Ömrünün önemli bir kısmını plazalarda geçirenlerden misiniz? Yani siz, güneş ışığına aç, “sun flower/ayçiçeği” misali solanlardan mısınız?
Ne sıkıcıdır plaza sisteminde çalışmak; elektrik yüklüdür, yazın donar, kışın pişersiniz, temiz oksijen almak için öğle arası yemeğini ya da iş çıkış saatini iple çekersiniz. Kapitalizmin bu modern mabetlerinde, izole bir hayatın kart basan sıradan işçileriyizdir, bize reva görülen mimarinin ana karakteri budur aslında.
Tabii mesele, biz beşerlerin naçizane beklentilerinin çok ötesinde. Küresel ısınmaya karşı devletler nezdinde “görev sağma” ya da “dostlar alış-verişte görsün” politikası bi zahmet kendini Kopenhag İklim Değişikliği Zirvesi’nde açığa vurmuştu. Meksika’nın Cancun kentindeki zirvede de, beklentilerin bir hayli aşağı çekildiği haberlere yansıyor.
“Transfer teknolojisi” küresel ısınma ile mücadelenin ana başlıklarından birisi. Bunu , karbon salınımında hayli payı olan dev şirketlerin teknoloji pazarı yaratma çabası olarak da tercüme edebiliriz. Şimdiden bu mimariye yansımış durumda. Yakın zamanda geleneksel plaza anlayışının yerini “çevreye dost” mimariler almaya başlayacak.
Avustralya’da bunun ayak izlerini sürmek mümkün. “5 green star” binalar yavaş yavaş “out”, “6 green star” binalar “in” olma yolunda.
Eyaletler arası 6 yıldızın tek sahibi, “çevreye dost” kamu binası SA Water’a konuk oldum geçen hafta. Binanın dıştan görünüşü etkileyici. Dış cephesi alacalı, yeşilden su rengine , ara ara da turkuaza çalan camla kaplı. Ağızdan ağıza dolaşan bir bilgiyle, binanın “galeri, müze ya da mabet” gibi ziyaretçilerinin olduğunu öğreniyorum. Bütün Güney Australya’nın şebeke suyuna bakan binanın, bizim “İSKİ” gibi yani, mal sahibi Katolik kilise. Hükümet kiliseden binayı kiralıyor. Mimarisi çok özel. Zaten birazdan anlayacaksınız; proje müdürü Richard Veale’ın anlattıklarına kulak verince.

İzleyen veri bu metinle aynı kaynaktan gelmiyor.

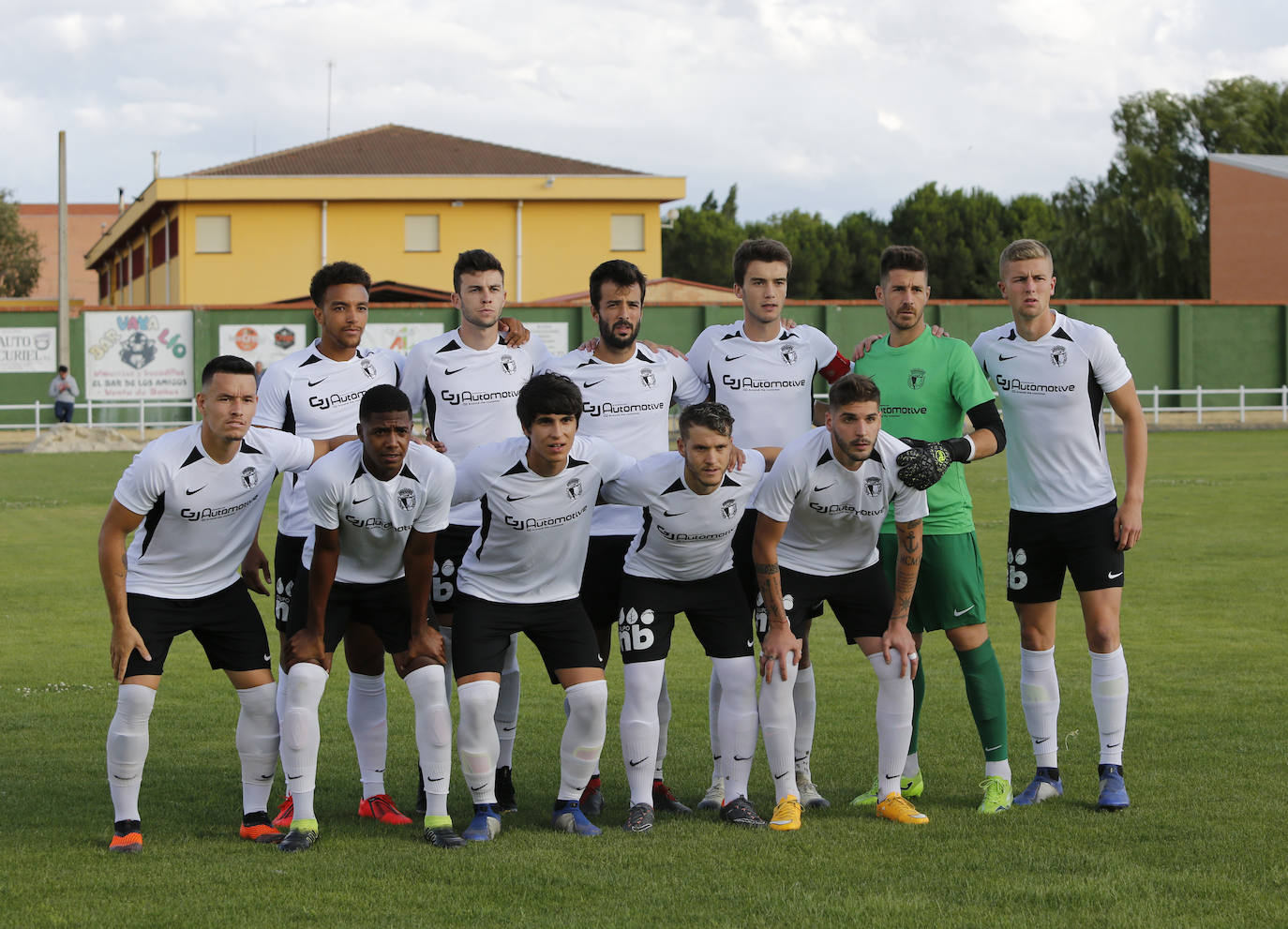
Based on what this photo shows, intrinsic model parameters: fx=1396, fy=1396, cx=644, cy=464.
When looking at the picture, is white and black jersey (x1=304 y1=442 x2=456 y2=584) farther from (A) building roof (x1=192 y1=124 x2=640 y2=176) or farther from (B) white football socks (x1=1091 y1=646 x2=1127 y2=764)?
(A) building roof (x1=192 y1=124 x2=640 y2=176)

SA Water, “sürdürülebilir kalkınma” ilkesine göre dizayn edilmiş. İnşaatta kullanılan hiçbir malzemede plastik yok. Çalışanları gün ışığından mahrum kalmasın diye çatıda, Çin Olimpiyatları’ndaki spor salonlarının yapımında kullanılan ETFE adlı malzeme kullanılmış. ETFE, cam ile karşılaştırıldığında, daha fazla ışık geçiriyor. Plaza sistemindeki suni ışığa ihtiyaç duyulmuyor. Her şey geri dönüşümlü, bina atıklarının yüzde 95’i geri dönüyor. Fotokopi ve printerlar için özel ayrı bir oda dizayn edilmiş.Diğer çalışma birimlerinden izole edilmiş oda, makinaların yaydığı gazları temizleme özelliğine sahip. Richard Veale’ın söylediğine göre dış şartlara da bağlı olarak, çalışanlar binada %100 temiz hava soluyor. Ofisler için alınan mobilyalar bile özel. Tamamı ağaç, lamineler gibi plastik karışımlı değil. Yılda 800 bin su analizinin yapıldığı laboratuarlarda ise organik malzeme kullanılıyor.

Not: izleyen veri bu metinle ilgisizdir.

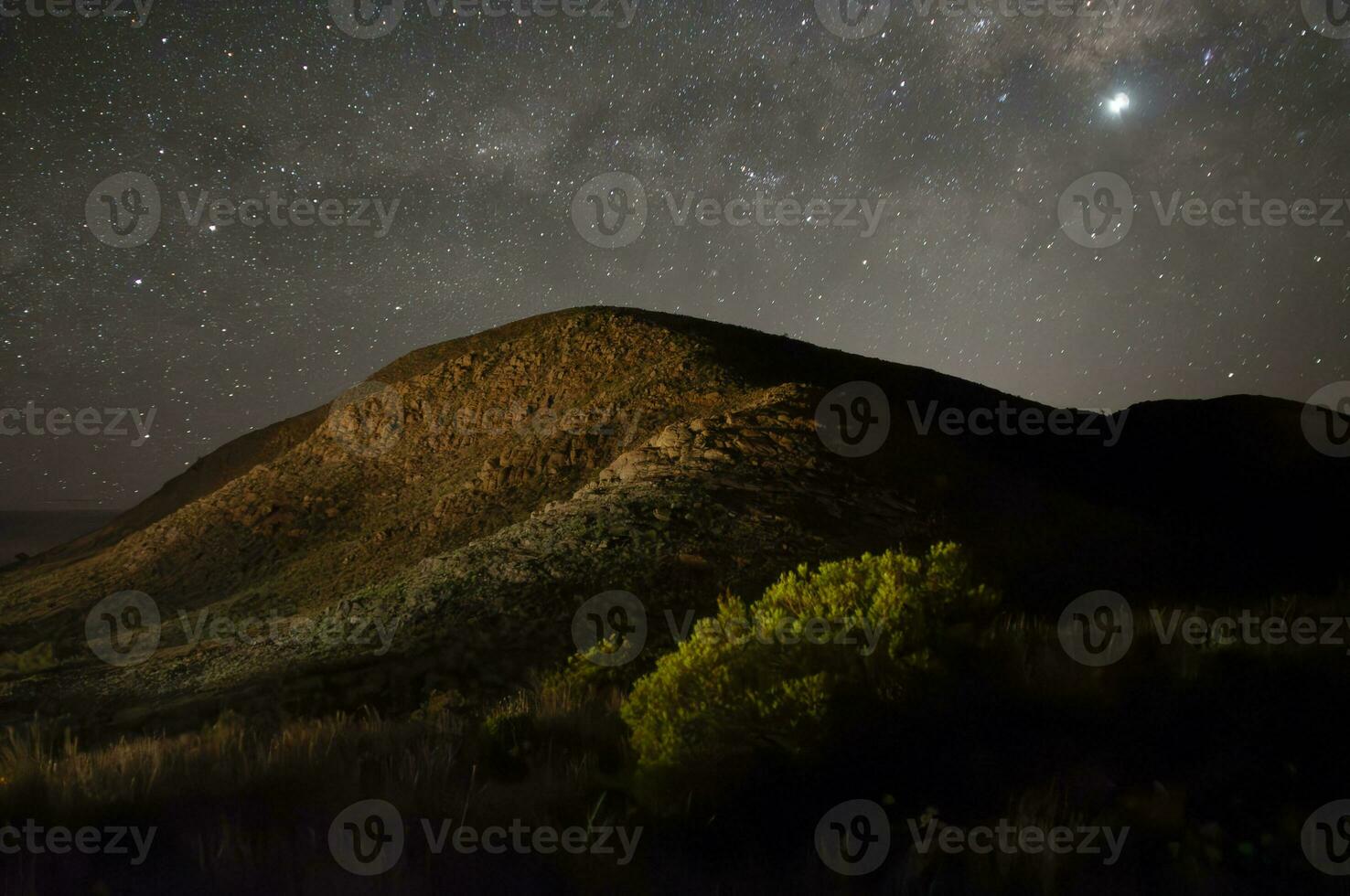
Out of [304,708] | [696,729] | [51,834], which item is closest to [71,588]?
[304,708]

Geri dönüşümlü binanın inşaatı için 95 milyon, iç dizaynı için ise 46 milyon dolar harcanmış. Buna karşın, geleneksel binalara kıyasla %70 daha az su, %60 daha az elektrik harcama kapasitesine sahip. Mimaride bir standart yarattığına inanan Richard Veale, büyük şirketlerin benzer binalar dışındakilere artık itibar göstermediğini söylüyor.
SA Water binası, her cuma ziyaretçilere açık. Meraklıları arasında öğrenciler de çok. Geçen yıl 8 bin, bu yıl ise 11 bin öğrenci binanın “Learning Session/Eğitim Bölümünde” su tasarrufu, geri dönüşüm konularında, eğlenerek eğitiliyorlar.
Küresel ısınmaya karşı benzeri binalar Avustralya’da çoğalacak. Bunun kıymetli, iştahı kabartan bir pazar yarattığı ortada. Enerji ve sudan tasarruf sağladığı için de bir taşla iki kuş. “Ben kirletirim, ben temizlerim; kime ne?”